What about you? What are your favorite books to reread? What did you choose for your Top Ten Tuesday list this week?


11 thoughts on “Top Ten Tuesday: FREEBIE: Top Ten Favorite Books to Reread

    • I almost put HUNGER GAMES on here because I’ve read it a few times, but it didn’t quiiiite make the cut because I haven’t read it quite as often as the others, and it’s a bit of a downer, obviously. Some of these I haven’t heard of before and I’ll have to check them out… and it’s a good reminder to reread NEVERENDING STORY one of these days.

  1. You have excellent taste! I love that Tsubasa is on your list because I also know it is flawed and I also loved it anyway.
    I need to revisit The Dark Tower, I think.

  2. YAY for Harry Potter! I am an absolute Harry Potter fanatic (or Potterhead, rather), and I’m glad to see another bookworm sharing my interest. I try to re-read the series every summer, so I’m definitely pursuing that again this year. How the Grinch Stole Christmas also stands as one of my favorites, and I always read that with my family around winter time. The Little Prince is a great read, too. Enjoy your re-reads:D

    Claire @ Cover to Cover

    • Hooray, Harry Potter fanatics! I used to read the series every year, but lately I haven’t. I should give it a go again. Will you be posting on your blog when you start your yearly reread? May I join you this summer? What house would you be in? (I’m a Ravenclaw, naturally.)

  3. Yay for Potter! I’ve actually stopped rereading them yearly when the 7th book came out. It hurt me so much that the idea of getting to it again frightened me. I’m not used to crying, you see, and Deathly Hallows always elicits a rather violent response from my tear ducts. But I did get to do it again a few years ago and again last year. It was so wonderful to revisit Hogwarts that just writing this is making me want to give it another try.
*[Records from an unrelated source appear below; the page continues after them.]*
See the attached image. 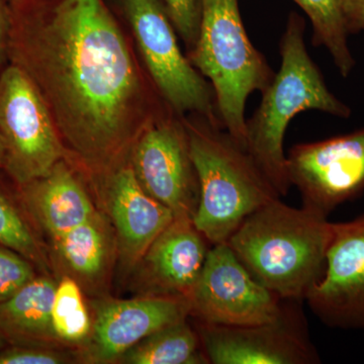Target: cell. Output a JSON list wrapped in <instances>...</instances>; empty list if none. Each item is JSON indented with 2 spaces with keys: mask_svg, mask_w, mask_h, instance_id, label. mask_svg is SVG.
<instances>
[{
  "mask_svg": "<svg viewBox=\"0 0 364 364\" xmlns=\"http://www.w3.org/2000/svg\"><path fill=\"white\" fill-rule=\"evenodd\" d=\"M20 66L44 100L60 138L95 170L117 166L162 109L150 100L102 0H57L9 33Z\"/></svg>",
  "mask_w": 364,
  "mask_h": 364,
  "instance_id": "6da1fadb",
  "label": "cell"
},
{
  "mask_svg": "<svg viewBox=\"0 0 364 364\" xmlns=\"http://www.w3.org/2000/svg\"><path fill=\"white\" fill-rule=\"evenodd\" d=\"M332 223L279 198L252 213L227 244L251 275L284 301H303L324 274Z\"/></svg>",
  "mask_w": 364,
  "mask_h": 364,
  "instance_id": "7a4b0ae2",
  "label": "cell"
},
{
  "mask_svg": "<svg viewBox=\"0 0 364 364\" xmlns=\"http://www.w3.org/2000/svg\"><path fill=\"white\" fill-rule=\"evenodd\" d=\"M305 28L301 16L289 14L280 39L279 70L261 92L259 107L246 119V151L280 196H286L291 188L284 143L294 117L310 109L341 119L351 117L350 107L329 90L309 54Z\"/></svg>",
  "mask_w": 364,
  "mask_h": 364,
  "instance_id": "3957f363",
  "label": "cell"
},
{
  "mask_svg": "<svg viewBox=\"0 0 364 364\" xmlns=\"http://www.w3.org/2000/svg\"><path fill=\"white\" fill-rule=\"evenodd\" d=\"M191 116L183 121L200 184L193 222L212 245L227 243L249 215L280 196L233 136L207 117Z\"/></svg>",
  "mask_w": 364,
  "mask_h": 364,
  "instance_id": "277c9868",
  "label": "cell"
},
{
  "mask_svg": "<svg viewBox=\"0 0 364 364\" xmlns=\"http://www.w3.org/2000/svg\"><path fill=\"white\" fill-rule=\"evenodd\" d=\"M200 32L189 61L208 79L221 127L246 149V102L274 72L244 26L239 0H200Z\"/></svg>",
  "mask_w": 364,
  "mask_h": 364,
  "instance_id": "5b68a950",
  "label": "cell"
},
{
  "mask_svg": "<svg viewBox=\"0 0 364 364\" xmlns=\"http://www.w3.org/2000/svg\"><path fill=\"white\" fill-rule=\"evenodd\" d=\"M124 6L162 100L179 116L198 114L221 126L212 85L182 53L164 4L159 0H124Z\"/></svg>",
  "mask_w": 364,
  "mask_h": 364,
  "instance_id": "8992f818",
  "label": "cell"
},
{
  "mask_svg": "<svg viewBox=\"0 0 364 364\" xmlns=\"http://www.w3.org/2000/svg\"><path fill=\"white\" fill-rule=\"evenodd\" d=\"M0 135L4 168L20 186L47 174L65 149L42 95L20 66L0 76Z\"/></svg>",
  "mask_w": 364,
  "mask_h": 364,
  "instance_id": "52a82bcc",
  "label": "cell"
},
{
  "mask_svg": "<svg viewBox=\"0 0 364 364\" xmlns=\"http://www.w3.org/2000/svg\"><path fill=\"white\" fill-rule=\"evenodd\" d=\"M188 301L189 316L200 324L229 327L272 322L286 304L254 279L227 243L210 248Z\"/></svg>",
  "mask_w": 364,
  "mask_h": 364,
  "instance_id": "ba28073f",
  "label": "cell"
},
{
  "mask_svg": "<svg viewBox=\"0 0 364 364\" xmlns=\"http://www.w3.org/2000/svg\"><path fill=\"white\" fill-rule=\"evenodd\" d=\"M171 109L153 119L135 142L132 168L144 191L174 217L193 219L200 184L184 121Z\"/></svg>",
  "mask_w": 364,
  "mask_h": 364,
  "instance_id": "9c48e42d",
  "label": "cell"
},
{
  "mask_svg": "<svg viewBox=\"0 0 364 364\" xmlns=\"http://www.w3.org/2000/svg\"><path fill=\"white\" fill-rule=\"evenodd\" d=\"M287 166L303 207L328 218L335 208L364 193V128L296 144L287 153Z\"/></svg>",
  "mask_w": 364,
  "mask_h": 364,
  "instance_id": "30bf717a",
  "label": "cell"
},
{
  "mask_svg": "<svg viewBox=\"0 0 364 364\" xmlns=\"http://www.w3.org/2000/svg\"><path fill=\"white\" fill-rule=\"evenodd\" d=\"M286 301L279 317L251 326L198 323L203 350L214 364H315L320 363L301 311Z\"/></svg>",
  "mask_w": 364,
  "mask_h": 364,
  "instance_id": "8fae6325",
  "label": "cell"
},
{
  "mask_svg": "<svg viewBox=\"0 0 364 364\" xmlns=\"http://www.w3.org/2000/svg\"><path fill=\"white\" fill-rule=\"evenodd\" d=\"M305 299L328 327L364 329V214L332 223L324 274Z\"/></svg>",
  "mask_w": 364,
  "mask_h": 364,
  "instance_id": "7c38bea8",
  "label": "cell"
},
{
  "mask_svg": "<svg viewBox=\"0 0 364 364\" xmlns=\"http://www.w3.org/2000/svg\"><path fill=\"white\" fill-rule=\"evenodd\" d=\"M189 317L188 299L145 296L102 299L93 304L92 329L82 358L88 363H112L152 333Z\"/></svg>",
  "mask_w": 364,
  "mask_h": 364,
  "instance_id": "4fadbf2b",
  "label": "cell"
},
{
  "mask_svg": "<svg viewBox=\"0 0 364 364\" xmlns=\"http://www.w3.org/2000/svg\"><path fill=\"white\" fill-rule=\"evenodd\" d=\"M109 172L102 189L105 213L116 234L117 259L130 272L176 217L144 191L131 165Z\"/></svg>",
  "mask_w": 364,
  "mask_h": 364,
  "instance_id": "5bb4252c",
  "label": "cell"
},
{
  "mask_svg": "<svg viewBox=\"0 0 364 364\" xmlns=\"http://www.w3.org/2000/svg\"><path fill=\"white\" fill-rule=\"evenodd\" d=\"M208 243L191 218H174L138 264L144 293L188 299L205 265Z\"/></svg>",
  "mask_w": 364,
  "mask_h": 364,
  "instance_id": "9a60e30c",
  "label": "cell"
},
{
  "mask_svg": "<svg viewBox=\"0 0 364 364\" xmlns=\"http://www.w3.org/2000/svg\"><path fill=\"white\" fill-rule=\"evenodd\" d=\"M18 191L36 226L51 240L82 224L97 210L64 160L44 176L20 186Z\"/></svg>",
  "mask_w": 364,
  "mask_h": 364,
  "instance_id": "2e32d148",
  "label": "cell"
},
{
  "mask_svg": "<svg viewBox=\"0 0 364 364\" xmlns=\"http://www.w3.org/2000/svg\"><path fill=\"white\" fill-rule=\"evenodd\" d=\"M51 241L52 255L66 275L91 293L104 291L117 258L116 234L105 212L97 210L85 223Z\"/></svg>",
  "mask_w": 364,
  "mask_h": 364,
  "instance_id": "e0dca14e",
  "label": "cell"
},
{
  "mask_svg": "<svg viewBox=\"0 0 364 364\" xmlns=\"http://www.w3.org/2000/svg\"><path fill=\"white\" fill-rule=\"evenodd\" d=\"M57 282L40 273L0 304V332L9 345L52 347L58 343L52 325Z\"/></svg>",
  "mask_w": 364,
  "mask_h": 364,
  "instance_id": "ac0fdd59",
  "label": "cell"
},
{
  "mask_svg": "<svg viewBox=\"0 0 364 364\" xmlns=\"http://www.w3.org/2000/svg\"><path fill=\"white\" fill-rule=\"evenodd\" d=\"M127 364H205L207 355L198 330L178 321L157 330L119 359Z\"/></svg>",
  "mask_w": 364,
  "mask_h": 364,
  "instance_id": "d6986e66",
  "label": "cell"
},
{
  "mask_svg": "<svg viewBox=\"0 0 364 364\" xmlns=\"http://www.w3.org/2000/svg\"><path fill=\"white\" fill-rule=\"evenodd\" d=\"M36 228L20 191L16 196L0 186V245L23 256L38 272L49 274L51 263Z\"/></svg>",
  "mask_w": 364,
  "mask_h": 364,
  "instance_id": "ffe728a7",
  "label": "cell"
},
{
  "mask_svg": "<svg viewBox=\"0 0 364 364\" xmlns=\"http://www.w3.org/2000/svg\"><path fill=\"white\" fill-rule=\"evenodd\" d=\"M310 18L314 47H324L342 77H348L355 60L348 45L340 0H294Z\"/></svg>",
  "mask_w": 364,
  "mask_h": 364,
  "instance_id": "44dd1931",
  "label": "cell"
},
{
  "mask_svg": "<svg viewBox=\"0 0 364 364\" xmlns=\"http://www.w3.org/2000/svg\"><path fill=\"white\" fill-rule=\"evenodd\" d=\"M52 325L62 343L85 344L92 329V317L83 298L82 287L69 275L57 282L52 306Z\"/></svg>",
  "mask_w": 364,
  "mask_h": 364,
  "instance_id": "7402d4cb",
  "label": "cell"
},
{
  "mask_svg": "<svg viewBox=\"0 0 364 364\" xmlns=\"http://www.w3.org/2000/svg\"><path fill=\"white\" fill-rule=\"evenodd\" d=\"M31 261L0 245V304L11 298L39 273Z\"/></svg>",
  "mask_w": 364,
  "mask_h": 364,
  "instance_id": "603a6c76",
  "label": "cell"
},
{
  "mask_svg": "<svg viewBox=\"0 0 364 364\" xmlns=\"http://www.w3.org/2000/svg\"><path fill=\"white\" fill-rule=\"evenodd\" d=\"M176 32L186 43L188 52L195 47L200 32V0H163Z\"/></svg>",
  "mask_w": 364,
  "mask_h": 364,
  "instance_id": "cb8c5ba5",
  "label": "cell"
},
{
  "mask_svg": "<svg viewBox=\"0 0 364 364\" xmlns=\"http://www.w3.org/2000/svg\"><path fill=\"white\" fill-rule=\"evenodd\" d=\"M70 360L66 353L52 347L9 344L0 350V364H61Z\"/></svg>",
  "mask_w": 364,
  "mask_h": 364,
  "instance_id": "d4e9b609",
  "label": "cell"
},
{
  "mask_svg": "<svg viewBox=\"0 0 364 364\" xmlns=\"http://www.w3.org/2000/svg\"><path fill=\"white\" fill-rule=\"evenodd\" d=\"M345 26L349 36L364 30V0H340Z\"/></svg>",
  "mask_w": 364,
  "mask_h": 364,
  "instance_id": "484cf974",
  "label": "cell"
},
{
  "mask_svg": "<svg viewBox=\"0 0 364 364\" xmlns=\"http://www.w3.org/2000/svg\"><path fill=\"white\" fill-rule=\"evenodd\" d=\"M9 42V26L6 14L0 6V57L6 51Z\"/></svg>",
  "mask_w": 364,
  "mask_h": 364,
  "instance_id": "4316f807",
  "label": "cell"
},
{
  "mask_svg": "<svg viewBox=\"0 0 364 364\" xmlns=\"http://www.w3.org/2000/svg\"><path fill=\"white\" fill-rule=\"evenodd\" d=\"M4 160H6V147H4V140L0 135V167H4Z\"/></svg>",
  "mask_w": 364,
  "mask_h": 364,
  "instance_id": "83f0119b",
  "label": "cell"
},
{
  "mask_svg": "<svg viewBox=\"0 0 364 364\" xmlns=\"http://www.w3.org/2000/svg\"><path fill=\"white\" fill-rule=\"evenodd\" d=\"M6 341L4 340V336H2L1 332H0V350H1L4 347H6Z\"/></svg>",
  "mask_w": 364,
  "mask_h": 364,
  "instance_id": "f1b7e54d",
  "label": "cell"
},
{
  "mask_svg": "<svg viewBox=\"0 0 364 364\" xmlns=\"http://www.w3.org/2000/svg\"><path fill=\"white\" fill-rule=\"evenodd\" d=\"M363 32H364V30H363Z\"/></svg>",
  "mask_w": 364,
  "mask_h": 364,
  "instance_id": "f546056e",
  "label": "cell"
}]
</instances>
    Funnily enough, I’m rereading His Dark Materials at the moment. I only read it once, some eight years ago, and it’s funny to see how much I’ve forgotten and how deep the series is. I can’t recall if I really got the series when I read it as a teen, but I do remember having a reaction like yours. That something special had happened. It seems I wasn’t wrong at all!

    Finally (before this gets enormous, which it could happen as my geeky self is awakening as I type), I’m so sorry you were spoiled on Boromir! That must’ve been awful, especially considering how much nicer he is in the books than in the films.
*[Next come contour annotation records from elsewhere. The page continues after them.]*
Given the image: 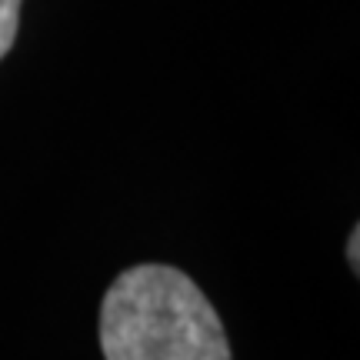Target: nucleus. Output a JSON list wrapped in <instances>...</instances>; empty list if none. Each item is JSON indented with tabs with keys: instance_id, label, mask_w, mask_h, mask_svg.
I'll return each mask as SVG.
<instances>
[{
	"instance_id": "obj_1",
	"label": "nucleus",
	"mask_w": 360,
	"mask_h": 360,
	"mask_svg": "<svg viewBox=\"0 0 360 360\" xmlns=\"http://www.w3.org/2000/svg\"><path fill=\"white\" fill-rule=\"evenodd\" d=\"M103 360H231L214 304L177 267L124 270L101 304Z\"/></svg>"
},
{
	"instance_id": "obj_2",
	"label": "nucleus",
	"mask_w": 360,
	"mask_h": 360,
	"mask_svg": "<svg viewBox=\"0 0 360 360\" xmlns=\"http://www.w3.org/2000/svg\"><path fill=\"white\" fill-rule=\"evenodd\" d=\"M20 24V0H0V60L11 53Z\"/></svg>"
},
{
	"instance_id": "obj_3",
	"label": "nucleus",
	"mask_w": 360,
	"mask_h": 360,
	"mask_svg": "<svg viewBox=\"0 0 360 360\" xmlns=\"http://www.w3.org/2000/svg\"><path fill=\"white\" fill-rule=\"evenodd\" d=\"M347 260H350V267H354V270H360V227H354V231H350Z\"/></svg>"
}]
</instances>
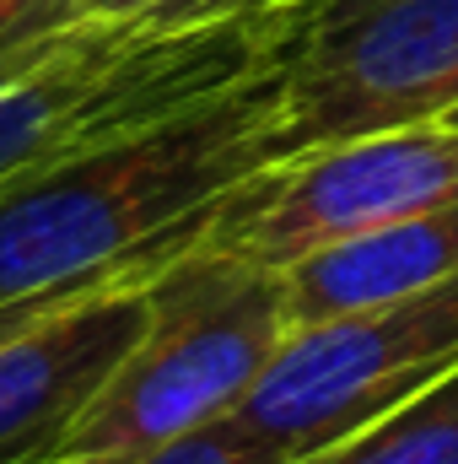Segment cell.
Returning <instances> with one entry per match:
<instances>
[{"mask_svg": "<svg viewBox=\"0 0 458 464\" xmlns=\"http://www.w3.org/2000/svg\"><path fill=\"white\" fill-rule=\"evenodd\" d=\"M458 276V200L405 217L394 227H377L367 237H350L335 248H319L281 270L286 292V324L308 330L324 319H340L356 308L426 292Z\"/></svg>", "mask_w": 458, "mask_h": 464, "instance_id": "ba28073f", "label": "cell"}, {"mask_svg": "<svg viewBox=\"0 0 458 464\" xmlns=\"http://www.w3.org/2000/svg\"><path fill=\"white\" fill-rule=\"evenodd\" d=\"M281 270L200 237L146 286V330L43 464H140L248 400L286 346Z\"/></svg>", "mask_w": 458, "mask_h": 464, "instance_id": "7a4b0ae2", "label": "cell"}, {"mask_svg": "<svg viewBox=\"0 0 458 464\" xmlns=\"http://www.w3.org/2000/svg\"><path fill=\"white\" fill-rule=\"evenodd\" d=\"M297 464H458V372Z\"/></svg>", "mask_w": 458, "mask_h": 464, "instance_id": "9c48e42d", "label": "cell"}, {"mask_svg": "<svg viewBox=\"0 0 458 464\" xmlns=\"http://www.w3.org/2000/svg\"><path fill=\"white\" fill-rule=\"evenodd\" d=\"M291 16H248L189 33L76 16L0 54V184L157 124L281 60Z\"/></svg>", "mask_w": 458, "mask_h": 464, "instance_id": "3957f363", "label": "cell"}, {"mask_svg": "<svg viewBox=\"0 0 458 464\" xmlns=\"http://www.w3.org/2000/svg\"><path fill=\"white\" fill-rule=\"evenodd\" d=\"M270 162H286L281 60L157 124L0 184V303L81 297L162 270Z\"/></svg>", "mask_w": 458, "mask_h": 464, "instance_id": "6da1fadb", "label": "cell"}, {"mask_svg": "<svg viewBox=\"0 0 458 464\" xmlns=\"http://www.w3.org/2000/svg\"><path fill=\"white\" fill-rule=\"evenodd\" d=\"M60 303H71V297H22V303H0V341L22 335L27 324H38V319L54 314Z\"/></svg>", "mask_w": 458, "mask_h": 464, "instance_id": "4fadbf2b", "label": "cell"}, {"mask_svg": "<svg viewBox=\"0 0 458 464\" xmlns=\"http://www.w3.org/2000/svg\"><path fill=\"white\" fill-rule=\"evenodd\" d=\"M443 124H458V109H448V114H443Z\"/></svg>", "mask_w": 458, "mask_h": 464, "instance_id": "5bb4252c", "label": "cell"}, {"mask_svg": "<svg viewBox=\"0 0 458 464\" xmlns=\"http://www.w3.org/2000/svg\"><path fill=\"white\" fill-rule=\"evenodd\" d=\"M458 372V276L291 330L227 421L297 464Z\"/></svg>", "mask_w": 458, "mask_h": 464, "instance_id": "277c9868", "label": "cell"}, {"mask_svg": "<svg viewBox=\"0 0 458 464\" xmlns=\"http://www.w3.org/2000/svg\"><path fill=\"white\" fill-rule=\"evenodd\" d=\"M76 22V0H0V54Z\"/></svg>", "mask_w": 458, "mask_h": 464, "instance_id": "7c38bea8", "label": "cell"}, {"mask_svg": "<svg viewBox=\"0 0 458 464\" xmlns=\"http://www.w3.org/2000/svg\"><path fill=\"white\" fill-rule=\"evenodd\" d=\"M308 0H76V16H109L135 22L151 33H189V27H216V22H248V16H286L302 11Z\"/></svg>", "mask_w": 458, "mask_h": 464, "instance_id": "30bf717a", "label": "cell"}, {"mask_svg": "<svg viewBox=\"0 0 458 464\" xmlns=\"http://www.w3.org/2000/svg\"><path fill=\"white\" fill-rule=\"evenodd\" d=\"M286 157L458 109V0H308L281 44Z\"/></svg>", "mask_w": 458, "mask_h": 464, "instance_id": "5b68a950", "label": "cell"}, {"mask_svg": "<svg viewBox=\"0 0 458 464\" xmlns=\"http://www.w3.org/2000/svg\"><path fill=\"white\" fill-rule=\"evenodd\" d=\"M140 464H275V459L253 438H243L232 421H216V427H205V432H195V438H184V443H173V449H162V454H151Z\"/></svg>", "mask_w": 458, "mask_h": 464, "instance_id": "8fae6325", "label": "cell"}, {"mask_svg": "<svg viewBox=\"0 0 458 464\" xmlns=\"http://www.w3.org/2000/svg\"><path fill=\"white\" fill-rule=\"evenodd\" d=\"M157 276V270H151ZM151 276L81 292L0 341V464H43L146 330Z\"/></svg>", "mask_w": 458, "mask_h": 464, "instance_id": "52a82bcc", "label": "cell"}, {"mask_svg": "<svg viewBox=\"0 0 458 464\" xmlns=\"http://www.w3.org/2000/svg\"><path fill=\"white\" fill-rule=\"evenodd\" d=\"M458 200V124H405L297 151L253 173L211 222V243L286 270L405 217Z\"/></svg>", "mask_w": 458, "mask_h": 464, "instance_id": "8992f818", "label": "cell"}]
</instances>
    • I often only reread my favorites – Book 1 & Book 3, sometimes bothering with Book 2 in the middle – because I just plain ol’ don’t like Book 4 and I can’t deal with Book 5 & Book 7 without a large supply of tissues.

      I definitely know I didn’t “get” HIS DARK MATERIALS when I read it the first time. When I most recently reread the whole thing a few years ago, I was surprised by how much I had missed, or misunderstood.

      … and Boromir is a lot nicer in the books than the films, isn’t he? I never quite thought of it that way – more sympathetic, maybe, but not “nicer” exactly, but he really is so much kinder. Poor Boromir. His whole family really got the short end of the characterization stick in the adaptations.

      • For me it’s either read them all or read none. Otherwise, it feels like something important is missing.

        Yes! Perhaps it’s because it talks of a number of issues we might not have heard of or understood well when children? I’m not quite sure. It’s difficult to remember what one knew so many years ago.

        Oh yes very much so! I remember loving him in the books, and being upset about how he behaved in the films. Faramir too got a little twisted in the transfer to the screen. Maybe they just wanted to make their personalities more black and white to be “easier to follow”, which I disagree with but that’s cinema :/

  4. Pingback: Fictional Friend Friday: Fay D Flourite | perfect worry

  5. I am guilty of not reading His Dark Materials yet and I am planning to read it this year. If time permits, I would love nothing more than to re-read Harry Potter and The LOTR, too.